Beginning at the line containing "Which of the" and continuing to the end of the records below, give each line again exactly as it stands, and only those lines.

────────────────────────────────────────

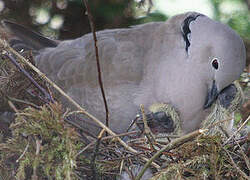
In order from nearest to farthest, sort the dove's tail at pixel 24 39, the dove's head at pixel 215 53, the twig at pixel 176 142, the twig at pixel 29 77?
1. the twig at pixel 176 142
2. the twig at pixel 29 77
3. the dove's head at pixel 215 53
4. the dove's tail at pixel 24 39

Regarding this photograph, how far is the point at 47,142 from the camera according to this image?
1.57 m

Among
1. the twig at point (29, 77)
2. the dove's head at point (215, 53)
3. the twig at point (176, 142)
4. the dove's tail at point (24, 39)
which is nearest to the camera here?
the twig at point (176, 142)

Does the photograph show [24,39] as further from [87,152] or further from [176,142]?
[176,142]

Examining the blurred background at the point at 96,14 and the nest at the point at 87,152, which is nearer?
the nest at the point at 87,152

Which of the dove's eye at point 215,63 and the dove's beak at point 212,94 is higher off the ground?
the dove's eye at point 215,63

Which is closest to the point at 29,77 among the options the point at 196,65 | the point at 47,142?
the point at 47,142

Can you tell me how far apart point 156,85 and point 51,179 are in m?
0.89

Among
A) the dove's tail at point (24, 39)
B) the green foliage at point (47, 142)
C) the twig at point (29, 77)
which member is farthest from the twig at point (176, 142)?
the dove's tail at point (24, 39)

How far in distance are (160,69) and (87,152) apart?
2.39ft

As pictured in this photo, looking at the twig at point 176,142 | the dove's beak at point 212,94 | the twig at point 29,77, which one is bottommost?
the dove's beak at point 212,94

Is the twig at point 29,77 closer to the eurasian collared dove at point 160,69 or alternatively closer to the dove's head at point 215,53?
the eurasian collared dove at point 160,69

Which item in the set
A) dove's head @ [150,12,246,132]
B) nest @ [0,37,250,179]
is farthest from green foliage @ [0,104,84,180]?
dove's head @ [150,12,246,132]

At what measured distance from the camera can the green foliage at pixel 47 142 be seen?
1489 millimetres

────────────────────────────────────────

**RESULT OF THIS EXERCISE**
Which of the dove's eye at point 215,63 and the dove's beak at point 212,94 is higher off the ground?
the dove's eye at point 215,63

Which is closest to the point at 29,77 among the options the point at 196,65 | the point at 47,142?
the point at 47,142

Can you tell me how far apart point 156,85 and point 51,179 are in m?
0.89

Among
A) the dove's tail at point (24, 39)
B) the green foliage at point (47, 142)
C) the twig at point (29, 77)
which member is farthest from the twig at point (176, 142)?
the dove's tail at point (24, 39)

How far in distance are (160,69) and (87,152) apart?
2.39ft

As pictured in this photo, looking at the twig at point 176,142 | the dove's beak at point 212,94 | the twig at point 29,77, which one is bottommost?
the dove's beak at point 212,94

Is the twig at point 29,77 closer to the eurasian collared dove at point 160,69 or alternatively closer to the dove's head at point 215,53?
the eurasian collared dove at point 160,69

Which item in the set
A) dove's head @ [150,12,246,132]
B) nest @ [0,37,250,179]
is farthest from green foliage @ [0,104,84,180]?
dove's head @ [150,12,246,132]

At what measured distance from the camera can the green foliage at pixel 47 142 be seen?
1489 millimetres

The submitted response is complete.